ARTIGO:

"A verdade será sempre um escândalo". (In Adriano, M. Yourcenar)

"Quero imaginar sob que novos traços o despotismo poderia produzir-se no mundo... Depois de ter colhido em suas mãos poderosas cada indivíduo e de moldá-los a seu gosto, o soberno estende seus braços sobre toda a sociedade... Não quebra as vontades, mas as amolece, submete e dirige... Raramente força a agir, mas opõe-se sem cessar a que se aja; não destrói, impede que se nasça; não tiraniza, incomoda, oprime, extingue, abestalha e reduz enfim cada nação a não ser mais que um rebanho de animais tímidos, do qual o governo é o pastor. (...)
A imprensa é, por excelência, o instrumento democrático da liberdade."
Alexis de Tocqueville (1805-1859)



domingo, 19 de fevereiro de 2012

SE FOR PARA CONSULTA PÚBLICA, SERÁ O FIM DAS VIAGENS DE MAGISTRADOS

O Conselho Nacional de Justiça – revelou O Globo na primeira página da edição de quarta-feira 15 – rejeitou a proposta da ministra Eliana Calmon de baixar resolução restringindo os patrocínios (particulares) para viagens, simpósios internacionais e conferências de magistrados, mas decidiu colocar a matéria em consulta pública.

DADOS FORNECIDOS:
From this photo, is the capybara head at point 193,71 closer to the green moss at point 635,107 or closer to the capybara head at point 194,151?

EXERCÍCIO: De acordo com o artigo, o que o Conselho Nacional de Justiça fez com a proposta da ministra Eliana Calmon sobre patrocínios para viagens de magistrados?

RESPOSTA: Rejeitou a proposta, mas decidiu colocar a matéria em consulta pública.